Ketua Umum Palang Merah Indonesia itu pun mendesak pemerintah harus protes keras, dan mengklarifikasi isu yang telah telah terpublikasi tersebut.
Ditemui di kantor Palang Merah Indonesia (PMI), Jakarta Selatan, Senin (18/11), JK mengatakan bila dugaan tersebut benar, Australia telah melanggar peraturan dan etika internasional.
"Saya tidak mau berandai-andai, kalau memang betul, pemerintah harus protes dan minta jawaban yang jelas. Pemerintah kan sudah memanggil Duta Besar Australia (Greg Moriarty), tapi sampai sekarang belum ada jawaban yang jelas," ujar JK, generasi pengusaha Haji Kalla dari Makassar, Sulawesi Selatan.
Menurut JK, motivasi suatu negara mepenyadap pemimpin negara lain adalah karena motif keamanan maupun politik.
Namun kata dia, Kanselir Jerman, Angela Merkel juga sempat diberitakan telah disadap Amerika Serikat.
Oleh karena itu pemerintah harus lebih berhati-hati dalam berkomunikasi, terutama Presiden SBY dalam memanfaatkan telepon selular.
"Jangan lupa (Angela) Merkel juga kena, kita harus lebih hati-hati," kata Kalla.
Pengenai penyadapan atas teleponnya, kata JK, hal itu tidak bisa dianggap sebagai masalah pribadi. Penyadapan tersebut harus dipandang sebagai penyadapan pemerintah. Ia pun mengaku tidak akan melayangkan protes secara pribadi, karena protes harus dilayangkan oleh pemerintah.

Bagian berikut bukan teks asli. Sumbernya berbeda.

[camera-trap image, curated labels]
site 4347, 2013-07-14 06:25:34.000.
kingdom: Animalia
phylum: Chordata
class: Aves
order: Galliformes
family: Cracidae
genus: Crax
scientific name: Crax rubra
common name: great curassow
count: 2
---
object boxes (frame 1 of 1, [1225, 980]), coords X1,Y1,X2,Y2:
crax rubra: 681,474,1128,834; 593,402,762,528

JK menambahkan telepon seluler miliknya digunakan untuk banyak hal, mulai kepentingan pemerintahan hingga urusan pribadi. Mengenai pembicaraan rahasia antara dia dengan SBY, menurut JK hal itu tergantung dari tujuan penyadapan. "Tergantung, kalau menurut saya, bukan rahasia dan menurut dia rahasia gimana?" katanya nada meninggi.
Selain JK, Presiden Susilo Bambang Yudhoyono (SBY) telah memperoleh informasi awal mengenai Badan Intelijen Australia menyadap percakapannya beserta Ibu Ani Yudhoyono, istrinya dan sejumlah menteri di kabinet.
Informasi awal mengenai itu, menurut Staf Khusus Presiden Bidang Hubungan Internasional Teuku Faizasyah sudah disampaikan Menteri Luar Negeri Marty Natalegawa kepada Presiden SBY.
"Sepengetahuan saya, Menlu telah menyampaikan informasi awal ke Bapak Presiden atas berita yang mengemuka tersebut," ungkap Teuku Faizasyah, Senin (18/11).
Dokumen rahasia yang dibocorkan mantan pegawai CIA dan kini menjadi buron Amerika Serikat, Edward Snowden, menunjukkan Presiden SBY dan sembilan orang lingkaran dalamnya telah menjadi target penyadapan intelijen Australia.
Dokumen yang diperoleh stasiun televisi Australian Broadcasting Corporation (ABC) dan surat kabar The Guardian, memperlihatkan Badan Intelijen Australia melacak aktivitas telepon SBY selama 15 hari pada Agustus 2009 saat Kevin Rudd masih menjabat sebagai Perdana Menteri Australia.